Dietrich Bonhoeffer - Execution

Execution

Bonhoeffer was condemned to death on 8 April 1945 by SS judge Otto Thorbeck at a drumhead court-martial without witnesses, records of proceedings or a defence in Flossenbürg concentration camp. He was executed there by hanging at dawn on 9 April 1945, just two weeks before soldiers from the United States 90th and 97th Infantry Divisions liberated the camp, three weeks before the Soviet capture of Berlin and a month before the capitulation of Nazi Germany. Bonhoeffer was stripped of his clothing and led naked into the execution yard, where he was hanged, along with fellow conspirators Admiral Wilhelm Canaris, Canaris' deputy General Hans Oster, military jurist General Karl Sack, General Friedrich von Rabenau, businessman Theodor Strünck, and German resistance fighter Ludwig Gehre. Bonhoeffer's brother, Klaus Bonhoeffer, and his brother-in-law Rüdiger Schleicher were executed in Berlin the night of 22–23 April as Soviet troops already fought in the capital. Another brother-in-law, Hans von Dohnanyi, had been executed in Sachsenhausen concentration camp some time early in April.

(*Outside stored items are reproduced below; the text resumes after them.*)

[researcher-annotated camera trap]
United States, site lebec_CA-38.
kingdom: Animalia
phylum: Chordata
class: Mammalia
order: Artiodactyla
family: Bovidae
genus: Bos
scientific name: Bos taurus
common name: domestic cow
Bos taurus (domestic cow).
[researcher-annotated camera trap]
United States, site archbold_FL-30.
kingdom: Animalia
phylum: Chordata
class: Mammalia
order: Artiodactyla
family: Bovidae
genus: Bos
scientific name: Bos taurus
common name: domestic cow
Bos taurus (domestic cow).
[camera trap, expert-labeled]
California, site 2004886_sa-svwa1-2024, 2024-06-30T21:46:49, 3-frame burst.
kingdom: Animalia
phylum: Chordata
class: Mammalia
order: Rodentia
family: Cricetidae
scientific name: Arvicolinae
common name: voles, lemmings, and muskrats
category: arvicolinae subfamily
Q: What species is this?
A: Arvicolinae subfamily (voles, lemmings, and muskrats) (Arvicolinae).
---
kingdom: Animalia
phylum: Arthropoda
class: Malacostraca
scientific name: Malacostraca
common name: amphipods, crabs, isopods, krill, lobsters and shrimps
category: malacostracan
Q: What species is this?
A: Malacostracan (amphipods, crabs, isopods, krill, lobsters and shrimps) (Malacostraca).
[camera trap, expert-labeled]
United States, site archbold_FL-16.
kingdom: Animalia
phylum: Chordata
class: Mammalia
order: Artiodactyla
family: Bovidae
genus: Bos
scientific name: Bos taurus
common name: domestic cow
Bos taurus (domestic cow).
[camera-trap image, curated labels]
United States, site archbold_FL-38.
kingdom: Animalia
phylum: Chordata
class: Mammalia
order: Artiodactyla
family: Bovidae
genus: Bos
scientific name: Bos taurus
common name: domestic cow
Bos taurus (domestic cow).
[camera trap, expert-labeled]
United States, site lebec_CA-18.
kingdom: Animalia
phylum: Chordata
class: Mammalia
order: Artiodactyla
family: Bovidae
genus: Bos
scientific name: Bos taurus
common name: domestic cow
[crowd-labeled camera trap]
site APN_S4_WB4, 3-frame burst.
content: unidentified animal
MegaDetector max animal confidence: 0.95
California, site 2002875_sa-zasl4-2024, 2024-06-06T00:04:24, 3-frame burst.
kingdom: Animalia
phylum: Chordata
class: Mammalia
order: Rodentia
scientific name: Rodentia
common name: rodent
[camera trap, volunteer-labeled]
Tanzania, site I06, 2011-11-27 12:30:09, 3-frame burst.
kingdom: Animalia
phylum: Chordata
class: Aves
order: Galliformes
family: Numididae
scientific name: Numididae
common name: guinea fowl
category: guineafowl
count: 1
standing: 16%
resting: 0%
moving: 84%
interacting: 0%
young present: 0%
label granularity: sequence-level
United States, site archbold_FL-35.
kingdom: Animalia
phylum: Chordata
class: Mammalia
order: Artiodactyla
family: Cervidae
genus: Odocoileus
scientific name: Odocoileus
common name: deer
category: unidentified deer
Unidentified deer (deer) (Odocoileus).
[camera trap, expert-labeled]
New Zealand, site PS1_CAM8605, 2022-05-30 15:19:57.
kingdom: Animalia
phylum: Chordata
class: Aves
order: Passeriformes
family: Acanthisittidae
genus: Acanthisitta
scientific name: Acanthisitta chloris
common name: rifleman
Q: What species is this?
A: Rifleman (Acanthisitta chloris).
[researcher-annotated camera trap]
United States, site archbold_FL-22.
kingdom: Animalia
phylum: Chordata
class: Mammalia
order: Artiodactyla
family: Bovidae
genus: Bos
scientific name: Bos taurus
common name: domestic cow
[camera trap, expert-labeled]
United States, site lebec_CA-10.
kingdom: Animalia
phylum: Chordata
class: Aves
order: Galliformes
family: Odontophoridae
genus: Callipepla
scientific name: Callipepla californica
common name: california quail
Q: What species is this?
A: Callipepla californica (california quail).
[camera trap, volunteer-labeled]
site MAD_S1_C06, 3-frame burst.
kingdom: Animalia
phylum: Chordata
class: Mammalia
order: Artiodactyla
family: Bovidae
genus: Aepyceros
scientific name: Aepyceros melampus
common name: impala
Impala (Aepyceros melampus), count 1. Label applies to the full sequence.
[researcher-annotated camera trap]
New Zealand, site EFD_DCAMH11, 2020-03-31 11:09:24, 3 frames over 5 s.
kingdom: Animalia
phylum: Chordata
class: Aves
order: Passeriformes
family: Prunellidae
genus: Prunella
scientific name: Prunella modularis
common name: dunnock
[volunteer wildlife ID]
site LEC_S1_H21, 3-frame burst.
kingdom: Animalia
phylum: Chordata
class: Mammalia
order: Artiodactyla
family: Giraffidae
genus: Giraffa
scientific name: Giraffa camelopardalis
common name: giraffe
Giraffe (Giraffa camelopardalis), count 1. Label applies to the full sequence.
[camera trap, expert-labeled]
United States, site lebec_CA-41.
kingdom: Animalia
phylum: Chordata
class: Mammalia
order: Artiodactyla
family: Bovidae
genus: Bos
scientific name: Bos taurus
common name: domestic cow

The camp doctor who witnessed the execution wrote: “I saw Pastor Bonhoeffer... kneeling on the floor praying fervently to God. I was most deeply moved by the way this lovable man prayed, so devout and so certain that God heard his prayer. At the place of execution, he again said a short prayer and then climbed the few steps to the gallows, brave and composed. His death ensued after a few seconds. In the almost fifty years that I worked as a doctor, I have hardly ever seen a man die so entirely submissive to the will of God.”